十分钟的生死时速,在暴雨降临的前一秒,完美收官!
“轰隆——!!”
一声震耳欲聋的炸雷在天际炸响,仿佛要把天空撕裂。风力骤然加大到七八级,刮得人几乎站不稳。
“快!最后两米!”陈牧双臂肌肉紧绷,推板在水面上划出一道道白色的残影。
王浩和刘洋配合默契,拼了老命地将装满湿盐的竹筐往棚子里抬。沈青禾也顾不上羞涩,带着学生们在后面帮忙推。
“啪!”
一滴豆大的雨点,狠狠地砸在了陈牧的脸颊上。
“进棚子!”
陈牧猛地将最后一滩盐花推进筐里,一把抓住竹筐的把手,与王浩猛地发力。就在所有人一脚跨进木棚大门的瞬间——
“哗啦啦啦啦——!”
天空中仿佛被捅破了一个巨大的窟窿,瓢泼大雨如同瀑布般倾泻而下!外面原本白茫茫的盐池,在暴雨的冲刷下,短短十几秒内,所有未被收集的盐晶就彻底融化成了一池浑浊的苦水。

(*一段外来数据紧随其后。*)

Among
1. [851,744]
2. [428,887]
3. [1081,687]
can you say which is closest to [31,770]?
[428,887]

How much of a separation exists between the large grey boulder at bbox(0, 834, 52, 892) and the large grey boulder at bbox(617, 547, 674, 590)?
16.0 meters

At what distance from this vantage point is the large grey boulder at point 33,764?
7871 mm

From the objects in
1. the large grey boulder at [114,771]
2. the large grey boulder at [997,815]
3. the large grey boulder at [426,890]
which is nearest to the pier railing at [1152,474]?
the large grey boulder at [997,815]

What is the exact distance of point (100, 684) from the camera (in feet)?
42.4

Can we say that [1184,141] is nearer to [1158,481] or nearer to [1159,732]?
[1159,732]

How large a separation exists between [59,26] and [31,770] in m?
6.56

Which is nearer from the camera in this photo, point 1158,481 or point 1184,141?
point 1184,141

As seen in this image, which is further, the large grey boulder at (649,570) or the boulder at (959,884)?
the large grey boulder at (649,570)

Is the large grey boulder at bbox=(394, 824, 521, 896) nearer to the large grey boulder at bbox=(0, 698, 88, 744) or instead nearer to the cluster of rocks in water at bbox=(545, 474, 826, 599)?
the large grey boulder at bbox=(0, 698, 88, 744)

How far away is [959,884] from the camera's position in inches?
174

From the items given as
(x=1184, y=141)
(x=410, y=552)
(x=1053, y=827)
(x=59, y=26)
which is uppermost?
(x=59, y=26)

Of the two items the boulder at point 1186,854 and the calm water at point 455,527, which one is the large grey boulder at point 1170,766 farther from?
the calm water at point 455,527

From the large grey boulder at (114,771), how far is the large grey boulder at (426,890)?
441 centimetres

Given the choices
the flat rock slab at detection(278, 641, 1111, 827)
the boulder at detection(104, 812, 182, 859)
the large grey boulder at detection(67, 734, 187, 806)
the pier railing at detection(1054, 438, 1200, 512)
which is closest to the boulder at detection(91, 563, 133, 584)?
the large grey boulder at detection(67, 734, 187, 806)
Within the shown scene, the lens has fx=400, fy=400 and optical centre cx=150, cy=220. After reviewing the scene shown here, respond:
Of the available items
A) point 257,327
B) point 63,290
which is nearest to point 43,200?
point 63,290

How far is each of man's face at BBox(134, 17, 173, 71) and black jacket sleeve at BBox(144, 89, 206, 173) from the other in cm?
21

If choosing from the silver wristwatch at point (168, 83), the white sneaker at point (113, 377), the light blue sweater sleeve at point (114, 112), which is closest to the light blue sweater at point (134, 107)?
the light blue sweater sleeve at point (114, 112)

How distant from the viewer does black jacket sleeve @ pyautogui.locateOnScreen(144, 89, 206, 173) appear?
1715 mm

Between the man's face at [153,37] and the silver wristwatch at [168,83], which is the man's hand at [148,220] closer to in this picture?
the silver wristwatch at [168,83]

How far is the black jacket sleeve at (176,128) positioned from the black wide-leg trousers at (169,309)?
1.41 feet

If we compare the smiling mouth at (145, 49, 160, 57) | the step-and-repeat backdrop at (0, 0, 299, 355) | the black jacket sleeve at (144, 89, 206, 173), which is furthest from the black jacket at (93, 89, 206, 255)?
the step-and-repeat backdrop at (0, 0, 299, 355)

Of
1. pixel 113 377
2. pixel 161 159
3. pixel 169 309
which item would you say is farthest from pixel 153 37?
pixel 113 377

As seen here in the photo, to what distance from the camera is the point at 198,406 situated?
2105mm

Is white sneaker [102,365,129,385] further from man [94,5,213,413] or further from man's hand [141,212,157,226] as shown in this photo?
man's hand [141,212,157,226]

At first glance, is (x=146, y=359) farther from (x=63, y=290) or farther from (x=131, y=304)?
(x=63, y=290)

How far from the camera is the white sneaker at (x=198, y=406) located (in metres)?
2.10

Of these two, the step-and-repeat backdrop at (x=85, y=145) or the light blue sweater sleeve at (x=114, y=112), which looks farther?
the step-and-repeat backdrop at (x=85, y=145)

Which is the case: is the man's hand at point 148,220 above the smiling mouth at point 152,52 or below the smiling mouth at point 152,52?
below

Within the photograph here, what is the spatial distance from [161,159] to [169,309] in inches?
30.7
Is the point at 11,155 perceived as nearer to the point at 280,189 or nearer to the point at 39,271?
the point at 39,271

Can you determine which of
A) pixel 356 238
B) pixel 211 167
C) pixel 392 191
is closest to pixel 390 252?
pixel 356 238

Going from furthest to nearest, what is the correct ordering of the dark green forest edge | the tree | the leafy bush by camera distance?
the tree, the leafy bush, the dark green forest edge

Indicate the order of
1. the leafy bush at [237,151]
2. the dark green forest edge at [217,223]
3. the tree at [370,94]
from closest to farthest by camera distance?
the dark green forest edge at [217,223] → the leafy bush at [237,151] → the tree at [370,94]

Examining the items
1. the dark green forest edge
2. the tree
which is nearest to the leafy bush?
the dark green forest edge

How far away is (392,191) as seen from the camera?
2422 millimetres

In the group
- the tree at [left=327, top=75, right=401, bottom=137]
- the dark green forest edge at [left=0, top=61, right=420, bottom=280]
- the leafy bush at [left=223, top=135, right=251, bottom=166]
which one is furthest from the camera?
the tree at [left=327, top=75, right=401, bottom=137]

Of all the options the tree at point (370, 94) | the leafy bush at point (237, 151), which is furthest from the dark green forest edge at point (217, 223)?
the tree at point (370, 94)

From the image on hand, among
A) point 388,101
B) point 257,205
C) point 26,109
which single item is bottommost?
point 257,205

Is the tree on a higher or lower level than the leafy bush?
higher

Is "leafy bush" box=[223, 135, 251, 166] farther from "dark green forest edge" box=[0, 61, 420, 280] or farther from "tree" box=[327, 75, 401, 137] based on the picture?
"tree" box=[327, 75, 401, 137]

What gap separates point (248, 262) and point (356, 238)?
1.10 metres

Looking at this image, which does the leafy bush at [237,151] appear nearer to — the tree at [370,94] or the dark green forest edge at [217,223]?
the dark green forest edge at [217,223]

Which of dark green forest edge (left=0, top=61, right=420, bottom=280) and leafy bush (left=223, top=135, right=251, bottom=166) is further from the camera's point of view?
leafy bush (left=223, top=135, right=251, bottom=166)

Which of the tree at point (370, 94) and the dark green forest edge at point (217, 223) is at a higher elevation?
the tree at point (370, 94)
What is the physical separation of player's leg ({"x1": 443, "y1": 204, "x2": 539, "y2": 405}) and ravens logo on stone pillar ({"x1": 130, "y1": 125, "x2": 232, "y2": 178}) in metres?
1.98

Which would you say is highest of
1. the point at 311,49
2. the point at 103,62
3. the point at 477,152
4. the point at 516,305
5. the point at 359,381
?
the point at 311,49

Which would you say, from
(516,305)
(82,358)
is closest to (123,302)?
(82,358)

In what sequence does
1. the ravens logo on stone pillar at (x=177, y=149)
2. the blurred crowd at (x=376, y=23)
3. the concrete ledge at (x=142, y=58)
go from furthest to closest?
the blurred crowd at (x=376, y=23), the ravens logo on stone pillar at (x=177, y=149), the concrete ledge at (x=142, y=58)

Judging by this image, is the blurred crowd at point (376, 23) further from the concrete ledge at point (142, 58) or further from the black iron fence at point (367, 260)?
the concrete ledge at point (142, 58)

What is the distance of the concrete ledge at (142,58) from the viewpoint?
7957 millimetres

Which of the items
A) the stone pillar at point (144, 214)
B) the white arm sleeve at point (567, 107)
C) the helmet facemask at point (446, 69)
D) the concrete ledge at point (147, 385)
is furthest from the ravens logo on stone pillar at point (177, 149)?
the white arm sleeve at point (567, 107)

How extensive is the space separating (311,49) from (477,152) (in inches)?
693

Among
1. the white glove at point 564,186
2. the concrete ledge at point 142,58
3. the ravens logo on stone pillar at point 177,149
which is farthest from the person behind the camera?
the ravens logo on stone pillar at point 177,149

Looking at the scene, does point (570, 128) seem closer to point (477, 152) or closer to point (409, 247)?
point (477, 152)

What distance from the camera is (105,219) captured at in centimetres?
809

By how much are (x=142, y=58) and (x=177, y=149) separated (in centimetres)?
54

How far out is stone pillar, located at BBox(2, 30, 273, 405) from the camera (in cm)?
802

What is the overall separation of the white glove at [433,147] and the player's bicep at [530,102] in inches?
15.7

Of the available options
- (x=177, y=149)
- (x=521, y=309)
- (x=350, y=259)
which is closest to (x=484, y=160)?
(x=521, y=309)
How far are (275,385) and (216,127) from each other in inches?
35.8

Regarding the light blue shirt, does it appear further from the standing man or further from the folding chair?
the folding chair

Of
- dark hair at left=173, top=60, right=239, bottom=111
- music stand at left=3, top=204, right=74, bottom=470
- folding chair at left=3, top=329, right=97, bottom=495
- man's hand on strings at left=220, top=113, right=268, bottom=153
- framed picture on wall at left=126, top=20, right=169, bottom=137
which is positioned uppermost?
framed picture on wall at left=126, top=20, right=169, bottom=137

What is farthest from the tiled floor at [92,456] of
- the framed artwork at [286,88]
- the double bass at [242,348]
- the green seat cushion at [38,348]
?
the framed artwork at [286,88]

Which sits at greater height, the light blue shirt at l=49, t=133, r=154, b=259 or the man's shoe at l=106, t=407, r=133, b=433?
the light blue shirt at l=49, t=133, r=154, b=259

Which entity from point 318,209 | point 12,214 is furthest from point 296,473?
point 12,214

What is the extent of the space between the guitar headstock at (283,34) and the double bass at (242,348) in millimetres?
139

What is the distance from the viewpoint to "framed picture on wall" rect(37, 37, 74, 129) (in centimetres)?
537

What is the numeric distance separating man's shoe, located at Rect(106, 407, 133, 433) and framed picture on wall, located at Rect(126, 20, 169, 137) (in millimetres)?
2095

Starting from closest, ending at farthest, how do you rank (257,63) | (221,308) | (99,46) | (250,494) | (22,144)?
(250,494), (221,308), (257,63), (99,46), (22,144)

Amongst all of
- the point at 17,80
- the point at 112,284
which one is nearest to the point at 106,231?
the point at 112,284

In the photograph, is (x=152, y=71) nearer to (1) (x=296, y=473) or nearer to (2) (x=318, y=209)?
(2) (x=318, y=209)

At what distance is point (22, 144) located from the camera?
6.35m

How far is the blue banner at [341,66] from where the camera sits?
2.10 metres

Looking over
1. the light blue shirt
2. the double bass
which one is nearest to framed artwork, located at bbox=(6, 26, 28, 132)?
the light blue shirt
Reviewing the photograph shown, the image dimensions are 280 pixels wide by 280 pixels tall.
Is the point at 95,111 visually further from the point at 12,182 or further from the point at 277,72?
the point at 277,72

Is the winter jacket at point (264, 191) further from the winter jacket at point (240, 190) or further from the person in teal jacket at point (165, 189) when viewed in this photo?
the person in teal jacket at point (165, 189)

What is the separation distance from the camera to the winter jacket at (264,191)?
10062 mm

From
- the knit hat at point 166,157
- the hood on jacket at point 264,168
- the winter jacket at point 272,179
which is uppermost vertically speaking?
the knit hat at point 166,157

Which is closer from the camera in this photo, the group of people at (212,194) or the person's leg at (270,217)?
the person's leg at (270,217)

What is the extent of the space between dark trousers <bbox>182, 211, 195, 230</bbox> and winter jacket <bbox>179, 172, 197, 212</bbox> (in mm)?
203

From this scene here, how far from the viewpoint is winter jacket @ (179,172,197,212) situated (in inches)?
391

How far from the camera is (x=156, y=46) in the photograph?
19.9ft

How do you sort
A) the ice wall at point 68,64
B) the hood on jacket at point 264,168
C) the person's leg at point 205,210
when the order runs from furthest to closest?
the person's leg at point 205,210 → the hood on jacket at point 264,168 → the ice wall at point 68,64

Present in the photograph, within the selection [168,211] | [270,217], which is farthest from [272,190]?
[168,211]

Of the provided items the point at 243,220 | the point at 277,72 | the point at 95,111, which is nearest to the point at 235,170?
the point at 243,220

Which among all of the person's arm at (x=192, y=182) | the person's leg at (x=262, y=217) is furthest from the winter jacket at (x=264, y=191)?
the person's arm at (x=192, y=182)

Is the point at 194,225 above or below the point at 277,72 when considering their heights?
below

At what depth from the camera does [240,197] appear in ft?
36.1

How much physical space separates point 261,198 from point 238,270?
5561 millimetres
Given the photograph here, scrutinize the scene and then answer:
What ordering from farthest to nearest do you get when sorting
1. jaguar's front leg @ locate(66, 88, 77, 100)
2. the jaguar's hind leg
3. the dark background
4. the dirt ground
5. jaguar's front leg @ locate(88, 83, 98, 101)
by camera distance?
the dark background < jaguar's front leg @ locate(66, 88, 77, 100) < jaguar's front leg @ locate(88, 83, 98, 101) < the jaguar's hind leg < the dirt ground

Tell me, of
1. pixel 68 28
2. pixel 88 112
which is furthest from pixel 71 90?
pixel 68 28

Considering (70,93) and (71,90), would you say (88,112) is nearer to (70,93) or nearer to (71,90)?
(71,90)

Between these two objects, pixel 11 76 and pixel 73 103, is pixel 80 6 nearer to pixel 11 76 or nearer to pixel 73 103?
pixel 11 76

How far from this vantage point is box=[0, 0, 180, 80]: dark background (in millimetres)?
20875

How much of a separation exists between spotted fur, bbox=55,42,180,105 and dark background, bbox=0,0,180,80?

木棚内,所有人毫无形象地瘫倒在地上,大口大口地喘着粗气。
外面是连成一片的水幕,棚子里却因为挤了这么多人而显得有些温热。大家浑身都被雨水和汗水浸透了。
沈青禾的白T恤有些贴在身上,勾勒出美好的曲线。她有些不自然地拢了拢湿漉漉的头发,抬头看向靠在柱子上的陈牧,眼中闪烁着一种连她自己都没察觉到的异样光彩。
“陈牧……今天真是谢谢你了。要不是你来,我和学生们非但帮不上忙,可能还会把刘伯的盐全毁了。”沈青禾真诚地说道。
陈牧笑了笑,刚准备说话,旁边的王浩突然插嘴了。
“哎呀沈老师,这叫什么话!一家人不说两家话嘛!小黑天天在家里闹腾着要找妈妈,我看也就是牧哥太忙了,不然早就带着狗去你那串门了!”王浩那张嘴简直像抹了开塞露,顺溜得不行。
刘洋在旁边一本正经地推了推眼镜:“确实,自从有了小黑,牧哥连看其他母狗的眼神都不对了。”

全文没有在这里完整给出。